Ref: Ferraro, A., et al. (2011). Expansion of Th17 cells and functional defects in T regulatory cells are key features of the pancreatic lymph nodes in patients with type 1 diabetes. Diabetes, 60(11), 2903-2913.

Ferraro et al 2011 dot plot 2

c) All samples are extreme (i.e., they all differ notably from each other):

Ferraro et al 2011 dot plot 3

Ref: (as above) Ferraro, A., et al. (2011)

Or...

Ferraro et al 2011 dot plot 4

Ref: (as above) Ferraro, A., et al. (2011)

Dot plots can give a good idea of what is happening in the data, but it's not possible to determine which groups differ significantly using the plot alone. Therefore, group differences should also be examined statistically, using follow-up or 'post-hoc' tests. 

Significant ANOVA models must be followed up in order to understand the specific pattern of differences underlying the result, but non-significant ANOVA do not need to be followed up. This is because a non-significant model indicates that all between-group differences are non-significant after adjusting for multiple testing.

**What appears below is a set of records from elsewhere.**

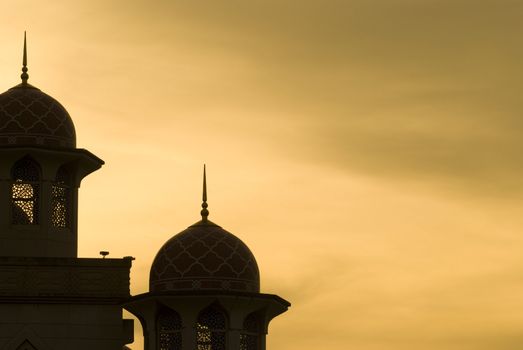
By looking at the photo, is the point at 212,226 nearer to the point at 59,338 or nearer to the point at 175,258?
the point at 175,258

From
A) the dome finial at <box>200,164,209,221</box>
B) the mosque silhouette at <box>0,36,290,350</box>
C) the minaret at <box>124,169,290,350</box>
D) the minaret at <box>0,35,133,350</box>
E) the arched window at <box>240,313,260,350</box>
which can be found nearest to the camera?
the minaret at <box>124,169,290,350</box>

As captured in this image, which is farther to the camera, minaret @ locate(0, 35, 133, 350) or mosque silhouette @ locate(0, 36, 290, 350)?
minaret @ locate(0, 35, 133, 350)

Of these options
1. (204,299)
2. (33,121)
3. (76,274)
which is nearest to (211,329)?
(204,299)

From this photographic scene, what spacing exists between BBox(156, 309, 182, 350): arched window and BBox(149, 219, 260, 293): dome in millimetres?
632

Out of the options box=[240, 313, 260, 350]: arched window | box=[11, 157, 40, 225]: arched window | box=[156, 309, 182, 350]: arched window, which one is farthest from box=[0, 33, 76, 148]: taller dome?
box=[240, 313, 260, 350]: arched window

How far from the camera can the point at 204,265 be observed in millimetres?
46312

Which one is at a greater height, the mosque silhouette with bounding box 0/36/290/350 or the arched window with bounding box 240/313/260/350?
the mosque silhouette with bounding box 0/36/290/350

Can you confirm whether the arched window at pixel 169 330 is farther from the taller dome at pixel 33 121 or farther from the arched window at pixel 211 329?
the taller dome at pixel 33 121

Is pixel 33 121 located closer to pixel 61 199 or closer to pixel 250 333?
pixel 61 199

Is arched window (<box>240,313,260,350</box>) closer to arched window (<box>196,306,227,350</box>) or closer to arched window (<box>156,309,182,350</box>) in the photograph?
arched window (<box>196,306,227,350</box>)

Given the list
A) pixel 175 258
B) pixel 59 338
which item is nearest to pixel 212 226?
pixel 175 258

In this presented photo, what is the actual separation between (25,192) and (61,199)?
99 cm

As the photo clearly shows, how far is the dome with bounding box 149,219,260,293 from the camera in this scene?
46.2 metres

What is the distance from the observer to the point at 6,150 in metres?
48.5
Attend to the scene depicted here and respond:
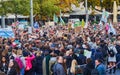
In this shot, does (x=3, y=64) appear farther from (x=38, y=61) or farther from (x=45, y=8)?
(x=45, y=8)

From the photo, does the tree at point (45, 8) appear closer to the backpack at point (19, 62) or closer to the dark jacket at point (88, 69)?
the backpack at point (19, 62)

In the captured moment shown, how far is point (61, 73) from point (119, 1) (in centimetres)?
5776

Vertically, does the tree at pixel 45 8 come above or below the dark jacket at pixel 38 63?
below

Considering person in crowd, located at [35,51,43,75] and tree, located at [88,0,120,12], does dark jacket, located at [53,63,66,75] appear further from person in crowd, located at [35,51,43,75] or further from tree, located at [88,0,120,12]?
tree, located at [88,0,120,12]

Post hoc tests can be carried out via the main ANOVA analysis in statistical software by selecting 'post hocs' (sometimes called 'multiple comparisons' or 'multiple contrasts') and choosing an adjustment method (e.g., Bonferroni). Alternatively, post hocs can be carried out by running separate two sample t-tests and manually applying a correction for multiple testing, as described earlier in the notes.

Data Assumptions of ANOVA

ANOVA is a parametric statistical method and as such, its valid use is dependent on a number of data assumptions being met. These assumptions mirror those of the two sample t-test, and dot plots of the data can be useful in assessing whether or not these assumptions have been met:

  • The data in each group should be approximately normally distributed 
  • The sample in each group should be large enough (>20 as a rough guide) 
  • The standard deviation of the groups should be approximately equal (no standard deviation should be more than twice the size of any other)
Nonparametric ANOVA

If the assumptions of a parametric ANOVA are not met then it may be possible to transform the data to achieve normality and/or approximate equality of standard deviations. However, the same transformation must be used for all groups, and so transformation will only be a suitable option if all groups have similar distributions.

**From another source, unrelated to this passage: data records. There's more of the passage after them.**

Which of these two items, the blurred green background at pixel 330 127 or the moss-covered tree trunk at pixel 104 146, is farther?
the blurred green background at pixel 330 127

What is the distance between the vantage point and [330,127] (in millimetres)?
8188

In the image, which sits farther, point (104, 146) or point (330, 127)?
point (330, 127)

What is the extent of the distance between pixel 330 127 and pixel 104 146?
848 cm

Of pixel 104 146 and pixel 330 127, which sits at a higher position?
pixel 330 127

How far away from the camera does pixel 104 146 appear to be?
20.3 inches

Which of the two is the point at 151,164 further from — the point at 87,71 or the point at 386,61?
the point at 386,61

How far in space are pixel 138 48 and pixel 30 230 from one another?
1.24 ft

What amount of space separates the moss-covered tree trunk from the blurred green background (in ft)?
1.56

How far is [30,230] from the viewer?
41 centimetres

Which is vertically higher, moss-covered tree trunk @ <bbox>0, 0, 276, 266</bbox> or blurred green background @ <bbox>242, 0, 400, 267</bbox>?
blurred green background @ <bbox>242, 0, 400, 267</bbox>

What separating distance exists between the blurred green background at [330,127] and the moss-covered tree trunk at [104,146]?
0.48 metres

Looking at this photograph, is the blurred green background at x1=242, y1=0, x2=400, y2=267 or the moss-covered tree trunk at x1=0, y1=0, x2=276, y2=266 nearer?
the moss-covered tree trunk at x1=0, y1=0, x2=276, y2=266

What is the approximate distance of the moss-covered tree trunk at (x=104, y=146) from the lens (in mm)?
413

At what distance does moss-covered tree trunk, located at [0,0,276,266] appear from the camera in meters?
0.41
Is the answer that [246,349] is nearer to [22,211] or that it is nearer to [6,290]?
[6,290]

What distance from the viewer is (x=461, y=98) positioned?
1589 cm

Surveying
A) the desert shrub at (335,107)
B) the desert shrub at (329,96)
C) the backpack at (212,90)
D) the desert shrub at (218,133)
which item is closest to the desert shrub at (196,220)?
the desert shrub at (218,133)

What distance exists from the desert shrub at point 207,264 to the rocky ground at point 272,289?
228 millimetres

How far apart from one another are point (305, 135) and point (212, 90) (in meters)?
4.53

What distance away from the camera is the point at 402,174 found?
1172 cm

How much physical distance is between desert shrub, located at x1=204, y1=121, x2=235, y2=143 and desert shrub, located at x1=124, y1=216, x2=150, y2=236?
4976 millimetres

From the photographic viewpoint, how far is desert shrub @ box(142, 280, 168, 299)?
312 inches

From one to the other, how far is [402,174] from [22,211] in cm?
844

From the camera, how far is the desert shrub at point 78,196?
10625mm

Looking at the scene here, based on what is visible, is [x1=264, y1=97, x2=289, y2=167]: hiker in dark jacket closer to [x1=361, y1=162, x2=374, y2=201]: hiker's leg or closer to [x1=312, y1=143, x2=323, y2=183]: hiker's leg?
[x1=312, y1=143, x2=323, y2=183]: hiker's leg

If the assumptions are not met and a suitable transformation cannot be found, then a nonparametric alternative to the one-way ANOVA can be used. The non-parametric equivalent of the one-way ANOVA is the called the Kruskal-Wallis ANOVA. 

The Kruskal-Wallis ANOVA tests the null hypothesis that the samples (groups) are from identical populations. The Kruskal-Wallis ANOVA does not make any data assumptions, meaning that it can be used with small groups, when data in any or all of the samples are skewed, and when the variability (standard deviation) within groups differs to a great extent between groups.

Examples

1) Ref: Gordon N et al, Rapid detection of hereditary and acquired platelet storage pool deficiency by flow cytometry, British Journal of Haematology, 1995; 89, 117-123.

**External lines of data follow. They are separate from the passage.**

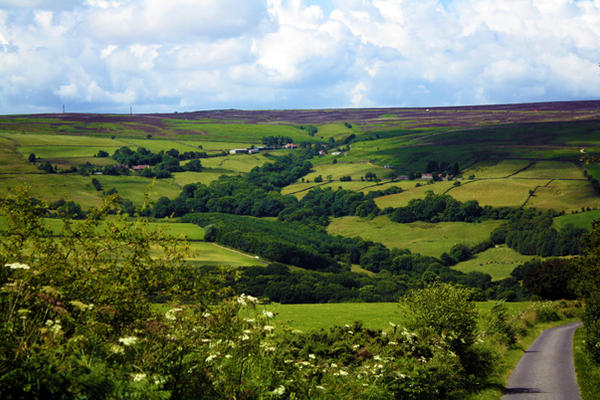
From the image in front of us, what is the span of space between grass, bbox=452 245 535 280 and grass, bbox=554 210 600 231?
49.8ft

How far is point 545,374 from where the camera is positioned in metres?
29.2

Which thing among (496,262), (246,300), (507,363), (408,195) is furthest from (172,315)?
(408,195)

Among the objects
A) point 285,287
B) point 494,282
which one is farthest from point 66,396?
point 494,282

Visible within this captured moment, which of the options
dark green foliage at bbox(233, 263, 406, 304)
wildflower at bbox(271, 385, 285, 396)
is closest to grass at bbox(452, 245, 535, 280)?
dark green foliage at bbox(233, 263, 406, 304)

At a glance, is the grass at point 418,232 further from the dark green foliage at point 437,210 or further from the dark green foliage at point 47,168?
the dark green foliage at point 47,168

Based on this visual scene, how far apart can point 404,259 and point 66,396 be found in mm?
137362

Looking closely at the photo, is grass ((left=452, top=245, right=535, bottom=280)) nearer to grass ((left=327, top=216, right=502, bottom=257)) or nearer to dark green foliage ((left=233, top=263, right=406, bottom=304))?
grass ((left=327, top=216, right=502, bottom=257))

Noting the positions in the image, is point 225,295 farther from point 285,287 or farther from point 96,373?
point 285,287

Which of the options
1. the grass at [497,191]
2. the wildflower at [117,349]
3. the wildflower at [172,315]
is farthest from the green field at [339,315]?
the grass at [497,191]

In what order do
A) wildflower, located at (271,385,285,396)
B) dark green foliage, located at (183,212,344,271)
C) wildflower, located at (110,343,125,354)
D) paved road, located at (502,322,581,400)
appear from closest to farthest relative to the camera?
wildflower, located at (110,343,125,354), wildflower, located at (271,385,285,396), paved road, located at (502,322,581,400), dark green foliage, located at (183,212,344,271)

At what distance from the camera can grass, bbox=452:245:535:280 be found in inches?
5103

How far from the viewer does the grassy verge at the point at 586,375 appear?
80.3 feet

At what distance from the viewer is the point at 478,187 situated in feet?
617

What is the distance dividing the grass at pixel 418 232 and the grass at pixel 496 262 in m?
8.57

A one-way ANOVA could be used to compare mean flow cytometry between the 4 groups of patients shown in the plot; however, the samples are small in each group, and the difference in the variance/standard deviations between groups may be too great for the parametric test. As such a Kruskal-Wallis ANOVA may be more valid.

Flow cytometry dot plot

Fig 3. Mepacrine staining by flow cytometry (per cent positive platelets) in normal controls, myeloproliferative disorders/myelodysplastic syndromes (MPD/MDS), delta-storage pool disease (SPD) and other platelet disorders (Others). The horizontal bar denotes the mean for each group.

2) Ref: Cetinel B et al, Update evaluation of benign prostatic hyperplasia: when should we offer prostatectomy? British Journal of Urology, 1994; 74, 566-571.

The data in the 3 groups is upwardly skew. A log-transformation could be used to try and normalise the data in each group. If successful, this would make the data suitable for a parametric one-way ANOVA.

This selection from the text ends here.